One size does not fit all in Rural Ontario

PC Leader John Tory touched on a number of themes that resonate in many of our rural areas during a speech to the Northern Ontario Summit last month.

Early on in his speech, Tory spoke of the continued outmigration of Ontario’s rural young people to cities, as well as our continued inability to recruit enough doctors, nurses and health professionals to our smaller towns.

We have seen all too often, young people from our area exit en masse for jobs and education in more urban areas, while community volunteers scramble to find doctors and nurses to work in our already underserviced communities.

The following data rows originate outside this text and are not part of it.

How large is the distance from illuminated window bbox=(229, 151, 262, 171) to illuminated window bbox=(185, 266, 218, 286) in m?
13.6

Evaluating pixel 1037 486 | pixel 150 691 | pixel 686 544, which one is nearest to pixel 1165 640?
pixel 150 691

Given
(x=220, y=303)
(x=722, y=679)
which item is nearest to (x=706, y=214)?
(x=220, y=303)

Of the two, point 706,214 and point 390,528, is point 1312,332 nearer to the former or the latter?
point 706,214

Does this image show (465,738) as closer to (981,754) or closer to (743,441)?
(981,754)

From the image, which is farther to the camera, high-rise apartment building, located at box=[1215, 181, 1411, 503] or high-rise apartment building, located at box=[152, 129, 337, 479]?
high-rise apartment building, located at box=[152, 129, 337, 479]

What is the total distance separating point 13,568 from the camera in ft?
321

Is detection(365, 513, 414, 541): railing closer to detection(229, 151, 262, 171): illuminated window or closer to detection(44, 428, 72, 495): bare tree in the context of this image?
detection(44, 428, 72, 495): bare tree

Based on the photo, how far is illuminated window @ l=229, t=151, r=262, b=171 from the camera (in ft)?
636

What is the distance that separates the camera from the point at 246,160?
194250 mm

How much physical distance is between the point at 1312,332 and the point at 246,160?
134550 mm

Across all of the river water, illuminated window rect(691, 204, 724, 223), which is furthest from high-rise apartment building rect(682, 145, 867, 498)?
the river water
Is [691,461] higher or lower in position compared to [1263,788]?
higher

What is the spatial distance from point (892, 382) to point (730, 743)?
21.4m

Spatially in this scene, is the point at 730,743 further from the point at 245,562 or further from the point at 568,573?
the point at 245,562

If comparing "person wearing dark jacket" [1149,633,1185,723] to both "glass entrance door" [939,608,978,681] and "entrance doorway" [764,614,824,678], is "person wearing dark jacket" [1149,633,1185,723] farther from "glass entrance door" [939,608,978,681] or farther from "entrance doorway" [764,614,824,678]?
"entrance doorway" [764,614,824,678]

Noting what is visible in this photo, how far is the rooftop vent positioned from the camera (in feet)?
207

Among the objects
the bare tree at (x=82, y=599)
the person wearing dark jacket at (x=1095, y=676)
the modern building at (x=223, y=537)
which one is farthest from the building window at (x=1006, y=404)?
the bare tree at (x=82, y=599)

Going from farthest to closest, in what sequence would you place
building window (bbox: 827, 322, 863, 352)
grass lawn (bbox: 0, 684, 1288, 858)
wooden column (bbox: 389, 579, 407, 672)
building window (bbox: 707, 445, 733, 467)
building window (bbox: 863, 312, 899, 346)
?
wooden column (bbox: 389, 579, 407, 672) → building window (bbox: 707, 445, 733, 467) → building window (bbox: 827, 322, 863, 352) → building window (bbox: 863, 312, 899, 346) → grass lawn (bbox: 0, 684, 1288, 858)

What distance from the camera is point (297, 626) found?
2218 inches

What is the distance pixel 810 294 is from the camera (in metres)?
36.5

As I see it, as long as people from our rural areas are not at the table, their concerns are going to be considered an afterthought compared to larger cities. This will mean time and time again that we will continue to have policies that are ill-thought out, ill-fitting and ill-advised.

Due to these ongoing concerns, we are on the record advocating greater decentralization of government services as a cornerstone of our policy deliberations.  This is something that Mr. Tory touched on when he came to Port Dover in 2004.

According to Tory, decentralization of government services, “means stopping the mad rush to one-size-fits-all programs and solutions which fail to recognize unique needs”

John Tory and the rest of my colleagues at Queen’s Park believe decentralization works for three reasons. 

First, for many government departments it means the people making decisions and implementing policy actually have regular and personal contact with the people impacted by this policy.  That would be a nice change.

Second, decentralizing areas of government can have a huge impact on small and medium sized communities -- and the staff, the salaries, the demand for services and real estate -- that might be taken for granted in a larger urban city  -- can have a much stronger economic impact.  How many times have we seen province-wide staff reductions that result in job losses in both big cities and small communities? The only difference is that a job lost in a big city may be one out of one hundred, while in the small town it is one out of two.  We have to start thinking about these things and not just using bureaucratic Toronto cookie-cutters when we make decisions.

Finally, the business case works here in Haldimand-Norfolk-Brant as well.  With the right up-front investment, and the use of new technologies, the cost of doing many kinds of business will be competitive, if not less expensive, than what is offered elsewhere.

Tory went on to say that in addition to plans for decentralization, with an election on the far horizon, representatives of all stripes are open for input.

I want to hear new ideas for encouraging young people not to leave our beautiful small communities, and to ensure that they can find that job, buy that home, and raise that family right here at home.

We are determined to give kids who grow up here an option – an option to stay and build a career.  We are determined to put and end to the notion that we just need more of the same, more one-size-fits-all, made-in-urban Ontario solutions.

Locally, let’s all work together to ensure the big picture holds solutions that fit our rural Haldimand-Norfolk-Brant as well.